# Analysis of Netflix data

Loosely based off of:
https://www.dataquest.io/blog/python-tutorial-analyze-personal-netflix-data/

In [None]:
#pandas import
import pandas as pd

In [None]:
#import the data into a pandas dataframe

df = pd.read_csv("../../netflix-report/CONTENT_INTERACTION/ViewingActivity.csv")


In [None]:
#drop those columns that we don't need
df.drop(['Attributes', 'Supplemental Video Type','Device Type', 'Bookmark', 'Latest Bookmark', 'Country'],axis=1)

In [None]:
#now select out only daniel's shows
mask = df['Profile Name'].isin(['daniel'])
#apply mask to select only daniel things
new_df = df[mask]

In [None]:
#check that we are selecting correctly
#drop the columns we don't care about again
simple_df = new_df.drop(['Attributes', 'Supplemental Video Type','Device Type', 'Bookmark', 'Latest Bookmark', 'Country'],axis=1)


In [None]:
#check types of these
simple_df.dtypes

In [None]:
#we need to conver the data types to the correct values
simple_df['Duration'] = pd.to_timedelta(simple_df['Duration'])
simple_df['Start Time'] = pd.to_datetime(simple_df['Start Time'],utc=True)
#convert from UTC to Pacific time
simple_df = simple_df.set_index('Start Time')
simple_df.index = simple_df.index.tz_convert('US/Pacific')
simple_df.reset_index()

In [None]:
simple_df.dtypes

In [None]:
#function to act on the data frame and give information on each show
def simple_show_info(show_name):
    show = simple_df[simple_df['Title'].str.contains(f"{show_name}",regex=False)]
    
    
    
    print(f"Total time spent watching show {show_name}: {show['Duration'].sum()}")

    return show

In [None]:
the_office = simple_show_info('The Office (U.S.)')
the_office.head(10)

In [None]:
#now try to get all possible tv shows that I have watched

#first we get our titles only
title_df = simple_df['Title']
show_df = title_df.str.split(":")
#show_df = show_df.iloc(0)


In [None]:
#convert these into a set
show_titles = [show_df[i][0] for i in range(show_df.size)]

In [None]:
#check them
show_titles = set(show_titles)

In [None]:
#some have a weird "_ABCD" addition to it.
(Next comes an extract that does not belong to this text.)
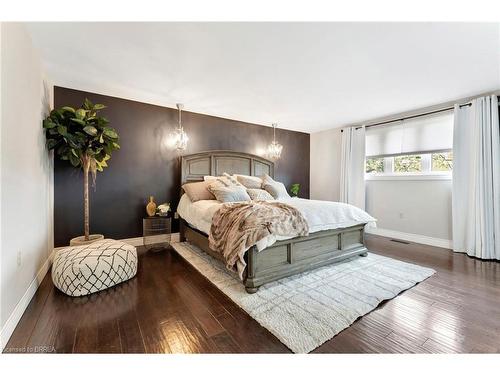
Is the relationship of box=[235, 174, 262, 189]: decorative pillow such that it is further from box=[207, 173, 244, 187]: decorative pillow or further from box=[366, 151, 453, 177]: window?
box=[366, 151, 453, 177]: window

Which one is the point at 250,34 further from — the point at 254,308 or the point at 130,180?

We will get rid of those now and just take above the first "_"

#we also have a bunch of "Season X ABC". We can get rid of those without replacing them
#and some are just trailers. Get rid of those too. 

#These will keep track of the good and bad titles
good_titles = []
bad_titles = []

for title in show_titles:
    if "_" in title:
        main_title = title.split("_")[0]
        good_titles.append(main_title)
        bad_titles.append(title)
    #check for the "Season X" names. Just remove them
    if "season" in title.lower():
        bad_titles.append(title)
    if "trailer" in title.lower(): #this will remove other names like Trailer Park Boys, but those are small instances
        bad_titles.append(title)

#now that we are done, we can add and remove the titles from the set
show_titles.update(good_titles)
show_titles.difference_update(bad_titles)

In [None]:
#check them now
show_titles

In [None]:
#take a look at everything we have seen
for title in show_titles:
    simple_show_info(title)